-- Raw data --
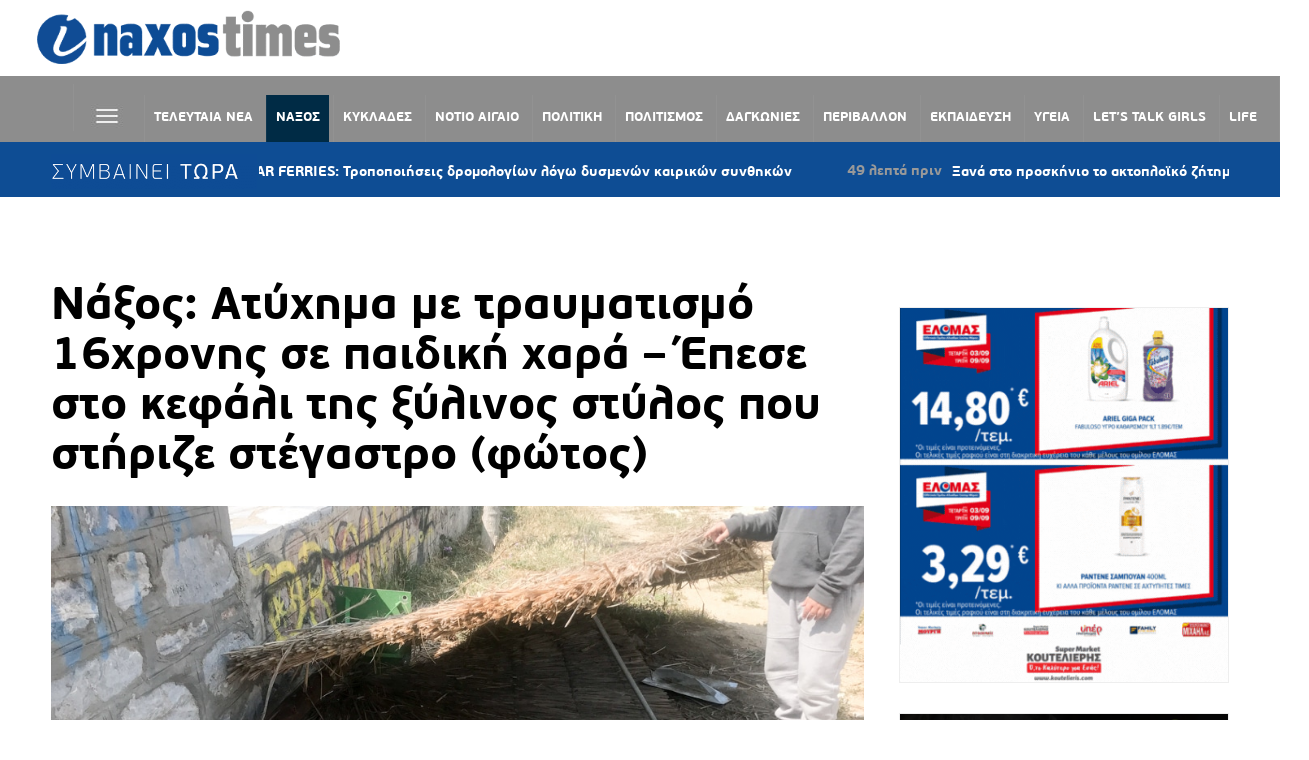

--- FILE ---
content_type: text/html; charset=utf-8
request_url: https://www.google.com/recaptcha/api2/aframe
body_size: 267
content:
<!DOCTYPE HTML><html><head><meta http-equiv="content-type" content="text/html; charset=UTF-8"></head><body><script nonce="vyg5R_drJyLho-R891ZXfA">/** Anti-fraud and anti-abuse applications only. See google.com/recaptcha */ try{var clients={'sodar':'https://pagead2.googlesyndication.com/pagead/sodar?'};window.addEventListener("message",function(a){try{if(a.source===window.parent){var b=JSON.parse(a.data);var c=clients[b['id']];if(c){var d=document.createElement('img');d.src=c+b['params']+'&rc='+(localStorage.getItem("rc::a")?sessionStorage.getItem("rc::b"):"");window.document.body.appendChild(d);sessionStorage.setItem("rc::e",parseInt(sessionStorage.getItem("rc::e")||0)+1);localStorage.setItem("rc::h",'1769793674662');}}}catch(b){}});window.parent.postMessage("_grecaptcha_ready", "*");}catch(b){}</script></body></html>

-- Task prompt --
Copy each of the entries above precisely, and drop whatever pictures they hold.

-- Your solution --
--- FILE ---
content_type: text/html; charset=utf-8
request_url: https://www.google.com/recaptcha/api2/aframe
body_size: 267
content:
<!DOCTYPE HTML><html><head><meta http-equiv="content-type" content="text/html; charset=UTF-8"></head><body><script nonce="vyg5R_drJyLho-R891ZXfA">/** Anti-fraud and anti-abuse applications only. See google.com/recaptcha */ try{var clients={'sodar':'https://pagead2.googlesyndication.com/pagead/sodar?'};window.addEventListener("message",function(a){try{if(a.source===window.parent){var b=JSON.parse(a.data);var c=clients[b['id']];if(c){var d=document.createElement('img');d.src=c+b['params']+'&rc='+(localStorage.getItem("rc::a")?sessionStorage.getItem("rc::b"):"");window.document.body.appendChild(d);sessionStorage.setItem("rc::e",parseInt(sessionStorage.getItem("rc::e")||0)+1);localStorage.setItem("rc::h",'1769793674662');}}}catch(b){}});window.parent.postMessage("_grecaptcha_ready", "*");}catch(b){}</script></body></html>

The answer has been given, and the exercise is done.